---------- Data provided
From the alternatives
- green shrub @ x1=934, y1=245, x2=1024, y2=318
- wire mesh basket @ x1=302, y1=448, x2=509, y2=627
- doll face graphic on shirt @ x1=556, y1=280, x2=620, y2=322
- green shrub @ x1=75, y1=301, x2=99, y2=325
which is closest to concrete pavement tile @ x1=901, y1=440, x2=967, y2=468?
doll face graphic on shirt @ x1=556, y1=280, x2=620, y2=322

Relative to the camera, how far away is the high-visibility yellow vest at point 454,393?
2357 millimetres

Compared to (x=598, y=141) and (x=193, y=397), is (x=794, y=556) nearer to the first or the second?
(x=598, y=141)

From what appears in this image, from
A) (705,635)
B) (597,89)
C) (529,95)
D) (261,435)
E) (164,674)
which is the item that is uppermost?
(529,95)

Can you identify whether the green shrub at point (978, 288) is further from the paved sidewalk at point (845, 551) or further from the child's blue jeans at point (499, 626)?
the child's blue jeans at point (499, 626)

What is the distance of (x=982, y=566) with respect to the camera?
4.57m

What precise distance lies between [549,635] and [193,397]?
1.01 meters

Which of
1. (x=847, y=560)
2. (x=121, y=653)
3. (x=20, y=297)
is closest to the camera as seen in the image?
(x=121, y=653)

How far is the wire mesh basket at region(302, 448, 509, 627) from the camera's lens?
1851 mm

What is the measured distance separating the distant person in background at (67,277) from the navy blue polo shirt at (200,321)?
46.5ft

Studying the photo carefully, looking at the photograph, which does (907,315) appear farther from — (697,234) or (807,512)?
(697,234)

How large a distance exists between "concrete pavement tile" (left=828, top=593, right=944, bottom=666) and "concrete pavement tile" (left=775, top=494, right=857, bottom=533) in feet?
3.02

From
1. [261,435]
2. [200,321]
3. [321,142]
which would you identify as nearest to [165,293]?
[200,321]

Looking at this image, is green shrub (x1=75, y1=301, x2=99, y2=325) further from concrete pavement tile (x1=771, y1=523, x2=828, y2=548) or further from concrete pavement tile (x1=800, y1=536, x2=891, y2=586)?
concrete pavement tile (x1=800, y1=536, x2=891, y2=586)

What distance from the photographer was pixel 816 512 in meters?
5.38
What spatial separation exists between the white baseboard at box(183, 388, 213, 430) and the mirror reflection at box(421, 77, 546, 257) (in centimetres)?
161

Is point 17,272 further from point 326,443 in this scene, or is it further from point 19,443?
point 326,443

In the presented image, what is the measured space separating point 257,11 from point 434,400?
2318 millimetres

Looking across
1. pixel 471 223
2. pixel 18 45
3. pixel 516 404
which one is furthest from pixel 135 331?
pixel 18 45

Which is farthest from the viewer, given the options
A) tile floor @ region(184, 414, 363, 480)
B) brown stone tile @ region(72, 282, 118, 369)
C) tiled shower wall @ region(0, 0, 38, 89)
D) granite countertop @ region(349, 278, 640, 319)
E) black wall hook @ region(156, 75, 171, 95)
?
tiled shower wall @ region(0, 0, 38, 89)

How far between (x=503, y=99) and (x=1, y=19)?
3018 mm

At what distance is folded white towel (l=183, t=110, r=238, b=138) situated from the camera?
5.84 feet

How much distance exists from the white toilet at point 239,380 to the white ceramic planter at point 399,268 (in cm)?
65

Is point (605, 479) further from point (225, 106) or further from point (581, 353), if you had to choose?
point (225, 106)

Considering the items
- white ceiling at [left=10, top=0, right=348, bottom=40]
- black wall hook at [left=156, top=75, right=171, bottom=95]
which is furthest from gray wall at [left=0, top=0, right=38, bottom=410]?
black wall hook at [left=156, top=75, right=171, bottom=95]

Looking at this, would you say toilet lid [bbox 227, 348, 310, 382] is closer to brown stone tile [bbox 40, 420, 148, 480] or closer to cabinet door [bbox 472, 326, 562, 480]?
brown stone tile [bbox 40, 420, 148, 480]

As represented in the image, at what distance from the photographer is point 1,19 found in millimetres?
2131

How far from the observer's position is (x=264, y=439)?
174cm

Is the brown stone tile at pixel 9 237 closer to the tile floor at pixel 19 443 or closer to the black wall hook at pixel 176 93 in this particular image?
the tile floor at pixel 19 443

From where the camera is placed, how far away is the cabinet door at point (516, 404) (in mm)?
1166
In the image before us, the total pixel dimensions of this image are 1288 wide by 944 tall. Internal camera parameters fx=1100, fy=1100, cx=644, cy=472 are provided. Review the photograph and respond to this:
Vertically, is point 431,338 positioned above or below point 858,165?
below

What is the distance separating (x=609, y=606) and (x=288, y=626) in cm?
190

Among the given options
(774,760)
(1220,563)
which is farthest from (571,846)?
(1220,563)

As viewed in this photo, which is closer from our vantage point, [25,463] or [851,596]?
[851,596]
--------------------
Task to complete —
Please return the data above exactly as given.

Answer to the problem —
From the alternatives
- green shrub @ x1=934, y1=245, x2=1024, y2=318
- wire mesh basket @ x1=302, y1=448, x2=509, y2=627
- doll face graphic on shirt @ x1=556, y1=280, x2=620, y2=322
- green shrub @ x1=75, y1=301, x2=99, y2=325
which is closest to concrete pavement tile @ x1=901, y1=440, x2=967, y2=468?
doll face graphic on shirt @ x1=556, y1=280, x2=620, y2=322

Relative to the camera, how far away is the high-visibility yellow vest at point 454,393?
2357 millimetres

Compared to (x=598, y=141) and (x=193, y=397), is (x=794, y=556) nearer to the first or the second?
(x=598, y=141)

From what appears in this image, from
A) (705,635)
B) (597,89)
C) (529,95)
D) (261,435)
E) (164,674)
which is the item that is uppermost?
(529,95)

Can you identify whether the green shrub at point (978, 288) is further from the paved sidewalk at point (845, 551) or further from the child's blue jeans at point (499, 626)?
the child's blue jeans at point (499, 626)

What is the distance of (x=982, y=566) with respect to the camera?
4.57m

What precise distance lies between [549,635] and [193,397]?
1.01 meters

Which of
1. (x=847, y=560)
2. (x=121, y=653)
3. (x=20, y=297)
is closest to the camera as seen in the image?
(x=121, y=653)

How far is the wire mesh basket at region(302, 448, 509, 627) from the camera's lens?
1851 mm

What is the measured distance separating the distant person in background at (67,277) from the navy blue polo shirt at (200,321)?
46.5ft

Studying the photo carefully, looking at the photograph, which does (907,315) appear farther from — (697,234) or (807,512)?
(697,234)

How large a distance exists between "concrete pavement tile" (left=828, top=593, right=944, bottom=666) and "concrete pavement tile" (left=775, top=494, right=857, bottom=533) in feet?
3.02

From
1. [261,435]
2. [200,321]
3. [321,142]
which would you identify as nearest to [165,293]?
[200,321]

Looking at this image, is green shrub (x1=75, y1=301, x2=99, y2=325) further from concrete pavement tile (x1=771, y1=523, x2=828, y2=548) or further from concrete pavement tile (x1=800, y1=536, x2=891, y2=586)?
concrete pavement tile (x1=800, y1=536, x2=891, y2=586)

What distance from the photographer was pixel 816 512 in meters?
5.38
What spatial separation exists between the white baseboard at box(183, 388, 213, 430) and the mirror reflection at box(421, 77, 546, 257) (in centimetres)?
161

Is point 17,272 further from point 326,443 in this scene, or is it further from point 19,443?
point 326,443

In the presented image, what is the measured space separating point 257,11 from point 434,400?
2318 millimetres

Looking across
1. pixel 471 223
2. pixel 18 45
3. pixel 516 404
which one is furthest from pixel 135 331?
pixel 18 45

Which is farthest from the viewer, given the options
A) tile floor @ region(184, 414, 363, 480)
B) brown stone tile @ region(72, 282, 118, 369)
C) tiled shower wall @ region(0, 0, 38, 89)
D) granite countertop @ region(349, 278, 640, 319)
E) black wall hook @ region(156, 75, 171, 95)
?
tiled shower wall @ region(0, 0, 38, 89)

How far between (x=503, y=99) and (x=1, y=19)?
3018 mm

At what distance is folded white towel (l=183, t=110, r=238, b=138) situated from the camera?
5.84 feet

How much distance exists from the white toilet at point 239,380 to the white ceramic planter at point 399,268 (in cm)?
65

Is point (605, 479) further from point (225, 106) or further from point (581, 353), if you had to choose?
point (225, 106)

Considering the items
- white ceiling at [left=10, top=0, right=348, bottom=40]
- black wall hook at [left=156, top=75, right=171, bottom=95]
which is furthest from gray wall at [left=0, top=0, right=38, bottom=410]?
black wall hook at [left=156, top=75, right=171, bottom=95]

Looking at this, would you say toilet lid [bbox 227, 348, 310, 382] is closer to brown stone tile [bbox 40, 420, 148, 480] or closer to cabinet door [bbox 472, 326, 562, 480]?
brown stone tile [bbox 40, 420, 148, 480]

As represented in the image, at what distance from the photographer is point 1,19 found in millimetres?
2131

How far from the observer's position is (x=264, y=439)?
174cm

Is the brown stone tile at pixel 9 237 closer to the tile floor at pixel 19 443 or closer to the black wall hook at pixel 176 93 in this particular image?
the tile floor at pixel 19 443

From where the camera is placed, how far away is the cabinet door at point (516, 404) (in mm)?
1166
In the image before us, the total pixel dimensions of this image are 1288 wide by 944 tall. Internal camera parameters fx=1100, fy=1100, cx=644, cy=472 are provided. Review the photograph and respond to this:
Vertically, is point 431,338 positioned above or below point 858,165?
below

What is the distance separating (x=609, y=606) and (x=288, y=626) in cm?
190

Among the given options
(774,760)
(1220,563)
which is farthest from (571,846)?
(1220,563)

As viewed in this photo, which is closer from our vantage point, [25,463] or [851,596]?
[851,596]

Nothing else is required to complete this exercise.